**WORK TO COMPLETE:**
Please repeat, exactly and without pictures, the lines of the entries below that run from the one containing "手嶌葵<br>La Vie En Rose~i Love Cinemas~" through the one containing "Kunst / Lessius hoges...".

**TASK MATERIAL:**

============

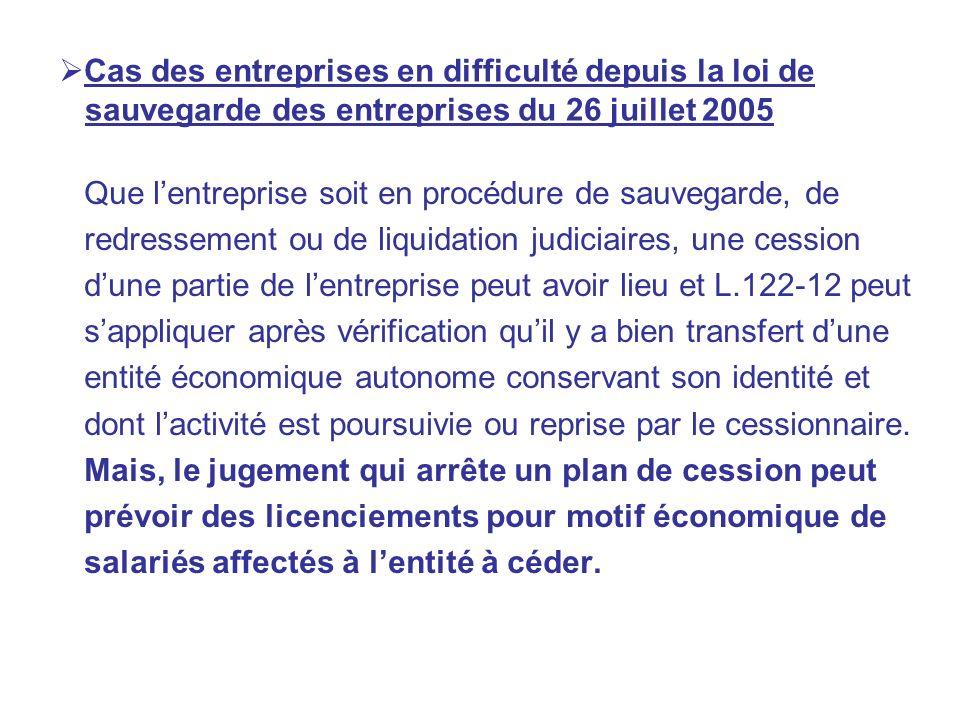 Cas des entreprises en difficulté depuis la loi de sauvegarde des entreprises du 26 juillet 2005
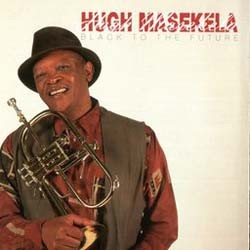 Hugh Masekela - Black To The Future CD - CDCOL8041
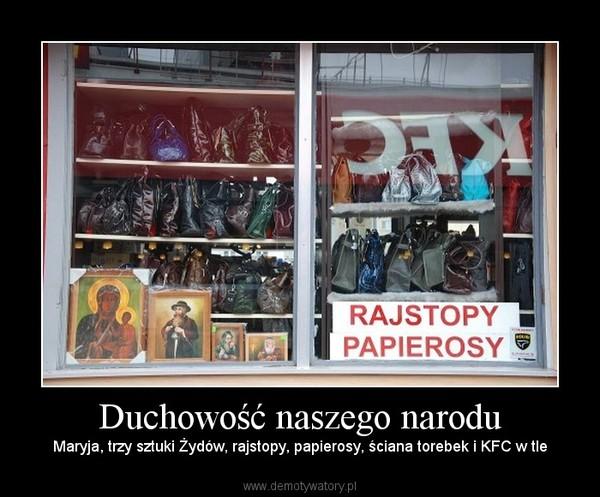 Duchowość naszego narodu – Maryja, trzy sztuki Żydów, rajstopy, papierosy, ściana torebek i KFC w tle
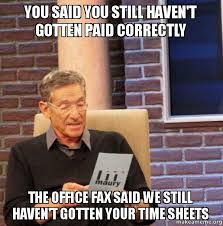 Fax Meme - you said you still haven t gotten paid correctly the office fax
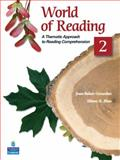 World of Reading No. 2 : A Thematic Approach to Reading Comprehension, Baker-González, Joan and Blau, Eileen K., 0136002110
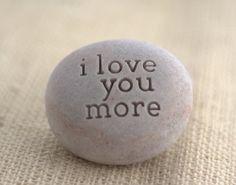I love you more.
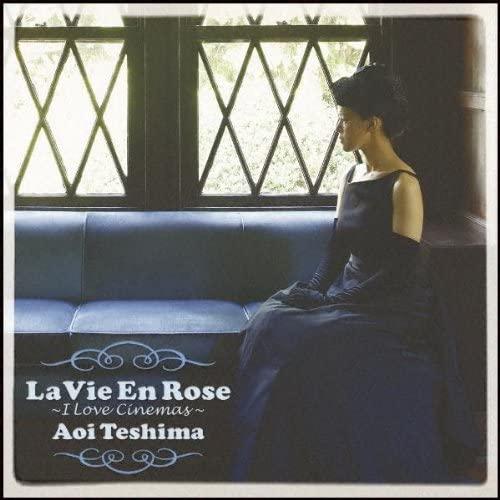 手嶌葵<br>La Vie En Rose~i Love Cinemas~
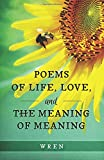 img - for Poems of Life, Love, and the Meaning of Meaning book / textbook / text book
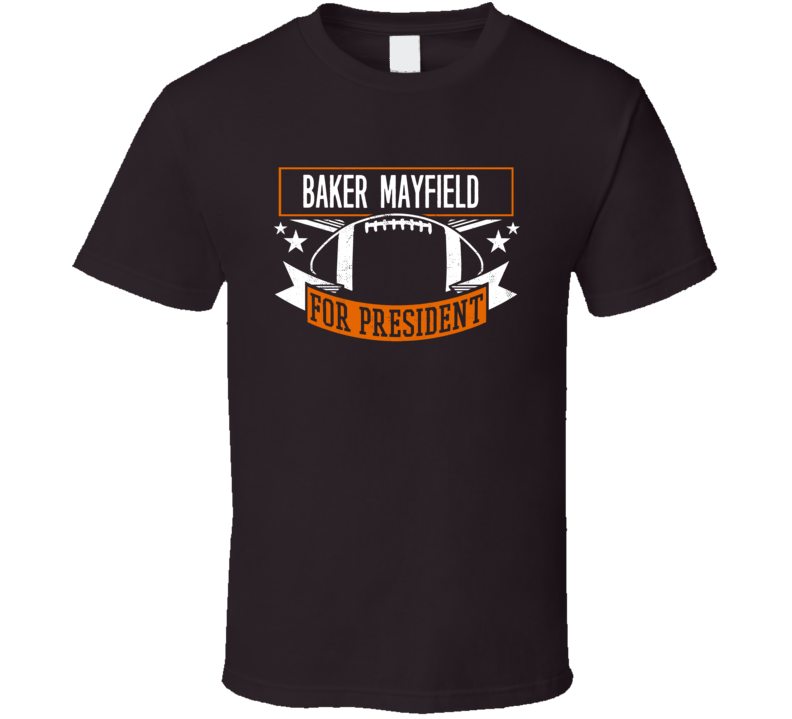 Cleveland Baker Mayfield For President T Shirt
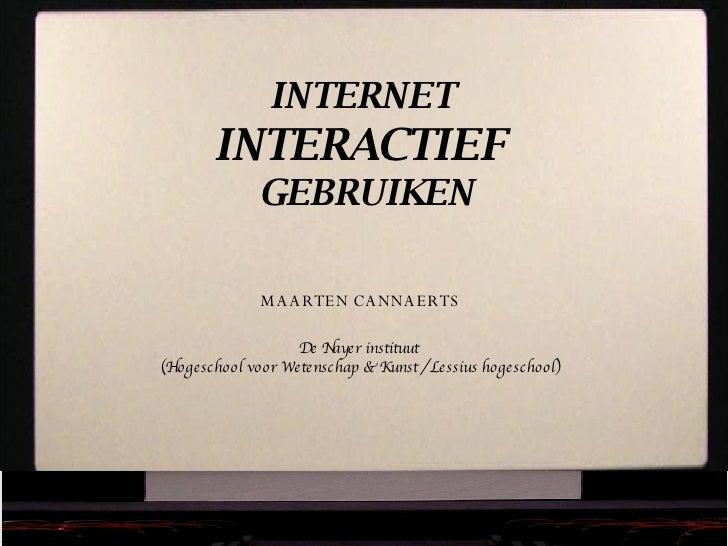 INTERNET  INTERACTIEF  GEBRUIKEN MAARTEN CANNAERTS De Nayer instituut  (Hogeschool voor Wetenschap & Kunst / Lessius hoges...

============

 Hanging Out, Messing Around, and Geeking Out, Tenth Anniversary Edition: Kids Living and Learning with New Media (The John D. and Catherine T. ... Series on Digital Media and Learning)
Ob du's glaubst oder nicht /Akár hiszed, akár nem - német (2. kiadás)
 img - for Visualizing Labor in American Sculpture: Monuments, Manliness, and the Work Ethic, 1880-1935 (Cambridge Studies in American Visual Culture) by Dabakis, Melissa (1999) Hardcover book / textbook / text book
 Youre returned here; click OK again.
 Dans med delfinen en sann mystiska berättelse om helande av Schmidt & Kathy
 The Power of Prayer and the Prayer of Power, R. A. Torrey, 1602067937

============

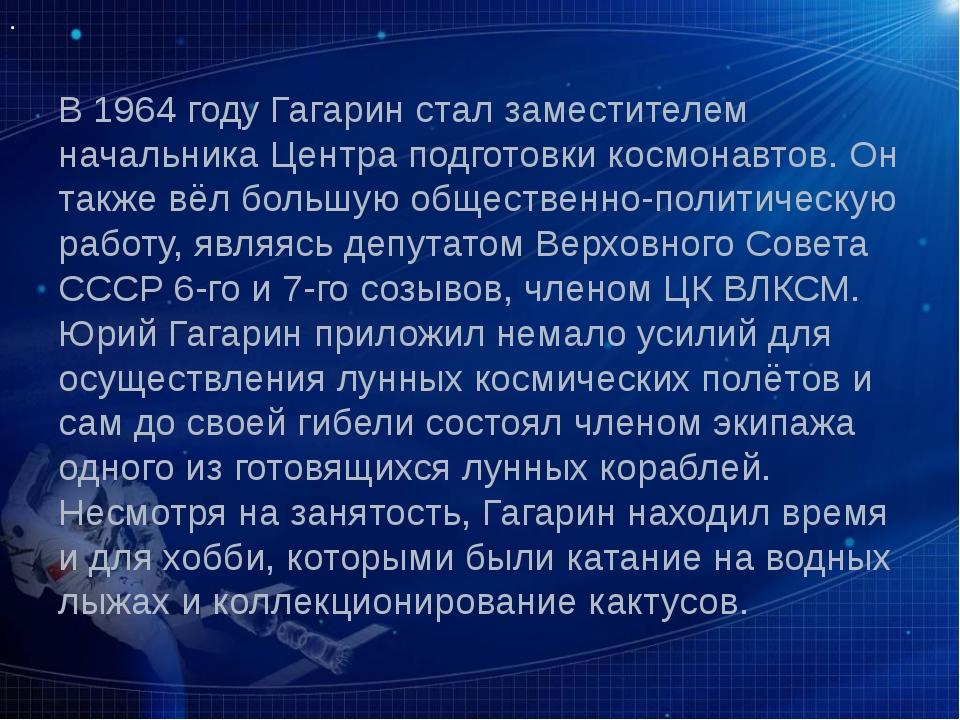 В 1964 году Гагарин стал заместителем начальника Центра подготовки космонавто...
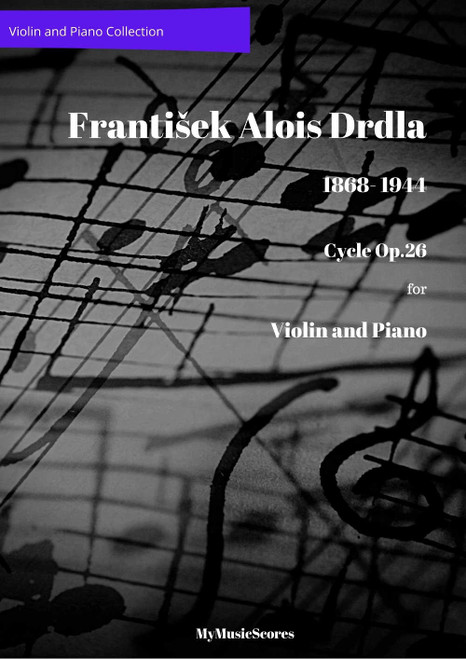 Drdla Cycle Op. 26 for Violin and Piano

============

**ANSWER:**
 手嶌葵<br>La Vie En Rose~i Love Cinemas~
 img - for Poems of Life, Love, and the Meaning of Meaning book / textbook / text book
 Cleveland Baker Mayfield For President T Shirt
 INTERNET  INTERACTIEF  GEBRUIKEN MAARTEN CANNAERTS De Nayer instituut  (Hogeschool voor Wetenschap & Kunst / Lessius hoges...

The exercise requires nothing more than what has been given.